Set out the lines from the one containing "From the camera's" through the end of the records, inclusive, as a Markdown table with the columns Row and Line, leaving out blank lines.

▼

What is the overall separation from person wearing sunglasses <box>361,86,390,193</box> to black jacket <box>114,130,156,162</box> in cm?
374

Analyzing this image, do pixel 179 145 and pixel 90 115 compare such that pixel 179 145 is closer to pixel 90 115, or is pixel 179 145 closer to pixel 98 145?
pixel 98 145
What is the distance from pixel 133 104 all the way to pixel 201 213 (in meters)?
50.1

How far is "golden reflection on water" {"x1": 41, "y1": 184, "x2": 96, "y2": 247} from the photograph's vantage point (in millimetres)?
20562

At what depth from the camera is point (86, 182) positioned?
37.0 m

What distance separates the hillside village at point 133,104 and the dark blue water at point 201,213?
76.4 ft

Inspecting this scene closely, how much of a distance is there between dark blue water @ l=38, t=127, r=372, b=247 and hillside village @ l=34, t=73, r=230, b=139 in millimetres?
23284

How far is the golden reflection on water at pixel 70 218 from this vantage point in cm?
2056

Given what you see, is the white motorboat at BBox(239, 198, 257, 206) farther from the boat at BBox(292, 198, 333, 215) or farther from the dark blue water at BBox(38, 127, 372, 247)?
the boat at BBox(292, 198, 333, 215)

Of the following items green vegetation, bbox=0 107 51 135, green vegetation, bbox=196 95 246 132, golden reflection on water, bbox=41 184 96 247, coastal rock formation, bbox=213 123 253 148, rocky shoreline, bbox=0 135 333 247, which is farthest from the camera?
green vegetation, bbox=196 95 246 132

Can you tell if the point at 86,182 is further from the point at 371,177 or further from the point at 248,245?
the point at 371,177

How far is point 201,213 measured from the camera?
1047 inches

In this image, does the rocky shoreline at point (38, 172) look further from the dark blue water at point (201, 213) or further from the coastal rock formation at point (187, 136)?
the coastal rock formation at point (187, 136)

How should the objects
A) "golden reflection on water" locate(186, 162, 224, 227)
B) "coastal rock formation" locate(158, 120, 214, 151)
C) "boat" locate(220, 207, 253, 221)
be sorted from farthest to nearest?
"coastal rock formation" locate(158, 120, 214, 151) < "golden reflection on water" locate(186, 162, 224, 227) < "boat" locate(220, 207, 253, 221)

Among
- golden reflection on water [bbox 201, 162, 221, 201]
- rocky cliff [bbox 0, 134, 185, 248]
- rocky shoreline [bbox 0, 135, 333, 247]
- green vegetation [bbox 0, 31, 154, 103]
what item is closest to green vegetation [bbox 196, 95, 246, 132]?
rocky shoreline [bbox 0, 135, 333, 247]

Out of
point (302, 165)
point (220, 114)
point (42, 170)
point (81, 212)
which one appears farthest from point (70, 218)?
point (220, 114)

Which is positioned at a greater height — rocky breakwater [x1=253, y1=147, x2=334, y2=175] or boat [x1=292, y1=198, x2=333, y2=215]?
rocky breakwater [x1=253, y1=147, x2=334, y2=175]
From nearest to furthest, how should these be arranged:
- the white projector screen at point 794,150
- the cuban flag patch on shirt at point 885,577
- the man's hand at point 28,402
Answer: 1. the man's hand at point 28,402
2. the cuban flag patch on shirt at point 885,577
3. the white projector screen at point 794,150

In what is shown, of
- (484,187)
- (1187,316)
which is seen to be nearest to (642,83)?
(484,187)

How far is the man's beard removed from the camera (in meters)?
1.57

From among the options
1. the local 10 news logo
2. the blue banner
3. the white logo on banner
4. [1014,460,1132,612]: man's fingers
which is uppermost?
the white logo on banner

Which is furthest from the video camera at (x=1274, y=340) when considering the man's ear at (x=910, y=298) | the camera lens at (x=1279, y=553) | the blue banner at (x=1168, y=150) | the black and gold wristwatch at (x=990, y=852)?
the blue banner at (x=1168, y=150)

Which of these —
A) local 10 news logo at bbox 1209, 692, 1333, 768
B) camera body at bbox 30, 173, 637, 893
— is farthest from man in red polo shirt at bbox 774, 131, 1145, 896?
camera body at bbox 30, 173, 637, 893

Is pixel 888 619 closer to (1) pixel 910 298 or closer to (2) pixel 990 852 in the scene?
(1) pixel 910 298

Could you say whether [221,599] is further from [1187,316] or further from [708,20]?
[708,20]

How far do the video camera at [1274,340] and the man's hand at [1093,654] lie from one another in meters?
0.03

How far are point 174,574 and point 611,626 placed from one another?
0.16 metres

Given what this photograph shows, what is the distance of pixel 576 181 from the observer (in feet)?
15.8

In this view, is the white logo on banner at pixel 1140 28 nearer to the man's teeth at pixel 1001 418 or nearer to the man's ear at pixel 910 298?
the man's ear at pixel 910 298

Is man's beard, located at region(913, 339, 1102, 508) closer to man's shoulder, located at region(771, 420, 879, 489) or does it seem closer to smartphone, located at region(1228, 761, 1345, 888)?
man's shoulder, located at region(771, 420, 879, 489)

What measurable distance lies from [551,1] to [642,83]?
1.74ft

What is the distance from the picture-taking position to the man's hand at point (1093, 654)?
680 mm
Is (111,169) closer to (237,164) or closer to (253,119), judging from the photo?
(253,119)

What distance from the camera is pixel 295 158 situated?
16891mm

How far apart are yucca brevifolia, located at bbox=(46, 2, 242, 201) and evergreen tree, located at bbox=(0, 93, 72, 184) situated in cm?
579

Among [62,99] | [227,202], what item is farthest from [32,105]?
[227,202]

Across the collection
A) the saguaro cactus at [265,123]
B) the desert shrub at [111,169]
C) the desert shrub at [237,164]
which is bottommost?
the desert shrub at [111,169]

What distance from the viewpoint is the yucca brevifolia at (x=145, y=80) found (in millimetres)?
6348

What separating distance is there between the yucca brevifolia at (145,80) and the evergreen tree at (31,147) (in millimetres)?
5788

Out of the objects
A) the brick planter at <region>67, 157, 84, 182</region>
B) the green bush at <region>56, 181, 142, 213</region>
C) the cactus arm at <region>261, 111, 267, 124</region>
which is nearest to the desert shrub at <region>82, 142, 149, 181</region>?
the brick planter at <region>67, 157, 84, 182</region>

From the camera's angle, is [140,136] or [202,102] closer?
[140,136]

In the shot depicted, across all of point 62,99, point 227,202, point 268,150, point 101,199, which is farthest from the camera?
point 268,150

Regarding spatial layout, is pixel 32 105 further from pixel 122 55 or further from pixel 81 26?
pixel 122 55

▲

• Solution to the problem:
| Row | Line |
|---|---|
| 1 | From the camera's angle, is [140,136] or [202,102] closer? |
| 2 | [140,136] |
| 3 | In the shot depicted, across all of point 62,99, point 227,202, point 268,150, point 101,199, which is farthest from the camera? |
| 4 | point 268,150 |
| 5 | Regarding spatial layout, is pixel 32 105 further from pixel 122 55 or further from pixel 81 26? |
| 6 | pixel 122 55 |